Sem moradia, pessoas em situação de rua acabam por se sentir desamparadas e invisíveis, por conta da exclusão de padrões de convivência social, como casa e trabalho. Por isso, é fundamental que ações solidárias individuais e coletivas levantem o debate acerca dos que se sentem periféricos à vida nas cidades, principalmente quando o cenário é agravado pelo frio. Para Mateus, há diferentes formas de ajudar essa população: “Eu acho que a mais simples e inicial é reconhecer que existem pessoas nessas situação e ir conhecer e ouvi-las, entender suas histórias e suas demandas”, avalia o médico.
Debater saídas para os problemas oriundos de uma profunda desigualdade social torna-se essencial para cumprir o que assegura a Constituição Federal Brasileira de 1988. Na atual conjuntura em que as taxas de desemprego batem recordes, o Doutor em Urbanismo e Arquitetura e professor da UVA, Carlos Eduardo Nunes-Ferreira, ressalta que é necessário que haja um combate à desigualdade: “A questão da população em situação de rua deve ser colocada como prioridade por motivos humanitários, do direito à cidade e à cidadania plena”, explica o docente.
A desigualdade é também um problema do urbanismo. Desde a demolição dos cortiços, o problema urbanístico fomenta desigualdades e desafios socioeconômicos do Rio de Janeiro há mais de um século: “Estimular o uso residencial ou misto no centro da cidade, onde está a maior oferta de empregos, já ajudaria bastante. Na renda dos mais pobres, o transporte também entra na conta, podendo comprometer de 10% a 30% do salário apenas para chegar ao local de trabalho”, afirma o urbanista.
Segundo o Censo de 2010, há cerca de 6 milhões de imóveis vagos no país. Essas propriedades espalhadas pelo Brasil podem ser usadas para prover moradia social para os sem teto e evitar mortes durante o inverno, como as que aconteceram em São Paulo no dia 30 de junho. Para Carlos Eduardo, o cumprimento do Estatuto da Cidade para prover moradia social é a saída mais rápida e justa. “Este é o caminho mais rápido, justo e democrático porquanto está previsto tanto na Constituição de 1988 quanto no Estatuto da Cidade’’, diz o Doutor.

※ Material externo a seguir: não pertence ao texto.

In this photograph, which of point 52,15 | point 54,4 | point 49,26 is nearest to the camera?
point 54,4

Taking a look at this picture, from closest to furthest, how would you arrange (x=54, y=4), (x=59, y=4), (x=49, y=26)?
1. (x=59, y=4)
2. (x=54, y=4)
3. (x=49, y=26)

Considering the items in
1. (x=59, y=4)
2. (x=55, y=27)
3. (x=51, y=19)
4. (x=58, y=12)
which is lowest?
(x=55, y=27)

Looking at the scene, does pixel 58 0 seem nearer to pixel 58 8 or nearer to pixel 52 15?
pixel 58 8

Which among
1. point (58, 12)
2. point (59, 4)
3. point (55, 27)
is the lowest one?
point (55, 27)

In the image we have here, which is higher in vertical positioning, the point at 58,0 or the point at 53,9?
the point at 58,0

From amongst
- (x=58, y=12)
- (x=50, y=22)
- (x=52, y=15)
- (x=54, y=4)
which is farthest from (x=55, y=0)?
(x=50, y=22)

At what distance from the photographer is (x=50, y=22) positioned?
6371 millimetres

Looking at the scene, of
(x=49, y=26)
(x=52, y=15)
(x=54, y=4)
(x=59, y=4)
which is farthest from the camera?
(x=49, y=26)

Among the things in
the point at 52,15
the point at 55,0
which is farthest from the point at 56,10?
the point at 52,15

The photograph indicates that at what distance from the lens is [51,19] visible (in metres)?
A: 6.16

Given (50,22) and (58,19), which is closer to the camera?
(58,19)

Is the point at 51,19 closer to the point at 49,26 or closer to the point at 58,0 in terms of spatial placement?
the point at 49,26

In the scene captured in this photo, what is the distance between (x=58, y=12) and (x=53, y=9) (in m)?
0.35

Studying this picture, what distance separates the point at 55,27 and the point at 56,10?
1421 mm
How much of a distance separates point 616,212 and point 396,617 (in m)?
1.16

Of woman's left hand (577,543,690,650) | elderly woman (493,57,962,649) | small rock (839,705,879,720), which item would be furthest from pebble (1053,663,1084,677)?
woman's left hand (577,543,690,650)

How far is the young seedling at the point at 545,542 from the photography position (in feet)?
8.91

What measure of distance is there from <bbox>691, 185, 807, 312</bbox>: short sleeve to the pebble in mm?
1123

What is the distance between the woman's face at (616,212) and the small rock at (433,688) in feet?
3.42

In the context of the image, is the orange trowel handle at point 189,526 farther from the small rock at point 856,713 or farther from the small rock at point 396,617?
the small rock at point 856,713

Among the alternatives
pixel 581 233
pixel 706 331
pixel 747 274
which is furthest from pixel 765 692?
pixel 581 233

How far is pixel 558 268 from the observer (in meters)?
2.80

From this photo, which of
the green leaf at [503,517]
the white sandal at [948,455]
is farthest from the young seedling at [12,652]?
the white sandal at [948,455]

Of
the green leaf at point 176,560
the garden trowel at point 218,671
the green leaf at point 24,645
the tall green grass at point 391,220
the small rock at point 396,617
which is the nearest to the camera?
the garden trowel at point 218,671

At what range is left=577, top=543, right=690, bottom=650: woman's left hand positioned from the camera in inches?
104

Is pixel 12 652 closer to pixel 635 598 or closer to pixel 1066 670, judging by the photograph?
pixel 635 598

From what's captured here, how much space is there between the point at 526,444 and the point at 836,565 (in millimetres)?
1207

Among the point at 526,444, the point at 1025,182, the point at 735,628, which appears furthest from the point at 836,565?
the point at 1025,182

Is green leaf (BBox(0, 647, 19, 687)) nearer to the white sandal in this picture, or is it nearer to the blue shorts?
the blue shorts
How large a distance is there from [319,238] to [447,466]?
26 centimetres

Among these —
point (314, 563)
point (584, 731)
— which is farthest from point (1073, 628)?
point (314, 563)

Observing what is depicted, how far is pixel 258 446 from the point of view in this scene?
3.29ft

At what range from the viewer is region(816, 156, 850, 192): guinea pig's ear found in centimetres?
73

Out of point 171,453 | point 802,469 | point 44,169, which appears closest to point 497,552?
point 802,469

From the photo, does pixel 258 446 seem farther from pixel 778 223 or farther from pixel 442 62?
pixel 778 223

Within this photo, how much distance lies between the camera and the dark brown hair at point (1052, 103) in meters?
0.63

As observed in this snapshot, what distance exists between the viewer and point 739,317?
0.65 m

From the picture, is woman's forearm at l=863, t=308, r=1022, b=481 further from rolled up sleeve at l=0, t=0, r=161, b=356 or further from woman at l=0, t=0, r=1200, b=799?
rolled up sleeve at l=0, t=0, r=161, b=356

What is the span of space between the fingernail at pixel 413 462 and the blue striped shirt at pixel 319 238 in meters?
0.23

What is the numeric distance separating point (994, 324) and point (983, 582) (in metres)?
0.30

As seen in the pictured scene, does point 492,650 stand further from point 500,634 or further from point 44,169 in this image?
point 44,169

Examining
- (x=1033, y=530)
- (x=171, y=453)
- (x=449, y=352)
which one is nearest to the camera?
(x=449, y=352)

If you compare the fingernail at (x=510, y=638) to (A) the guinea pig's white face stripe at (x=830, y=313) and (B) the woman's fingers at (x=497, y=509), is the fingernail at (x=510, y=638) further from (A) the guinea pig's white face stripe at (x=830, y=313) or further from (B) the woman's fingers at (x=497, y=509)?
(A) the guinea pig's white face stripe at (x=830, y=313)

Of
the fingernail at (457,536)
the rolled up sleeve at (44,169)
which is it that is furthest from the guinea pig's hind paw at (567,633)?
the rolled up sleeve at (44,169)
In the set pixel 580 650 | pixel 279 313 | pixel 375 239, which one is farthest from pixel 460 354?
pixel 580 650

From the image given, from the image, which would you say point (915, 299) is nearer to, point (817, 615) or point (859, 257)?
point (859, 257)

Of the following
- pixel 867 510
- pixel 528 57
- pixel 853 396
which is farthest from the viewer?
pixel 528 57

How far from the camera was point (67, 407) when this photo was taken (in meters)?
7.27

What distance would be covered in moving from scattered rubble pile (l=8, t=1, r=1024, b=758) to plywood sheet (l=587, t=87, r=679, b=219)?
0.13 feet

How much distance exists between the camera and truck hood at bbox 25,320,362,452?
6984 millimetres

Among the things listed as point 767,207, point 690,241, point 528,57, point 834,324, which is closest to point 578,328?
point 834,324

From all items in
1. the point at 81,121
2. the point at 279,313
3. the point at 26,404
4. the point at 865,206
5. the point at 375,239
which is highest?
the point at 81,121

A política habitacional é parte da política urbana, no sentido de que não se restringe somente ao provimento da casa, mas implica ações mais amplas relacionadas ao planejamento, à construção e ao funcionamento da cidade como um todo. Iniciativas como o projeto Só Vamos colaboram com a atenuação de uma sociedade desigual nesse inverno e em todas as estações do ano.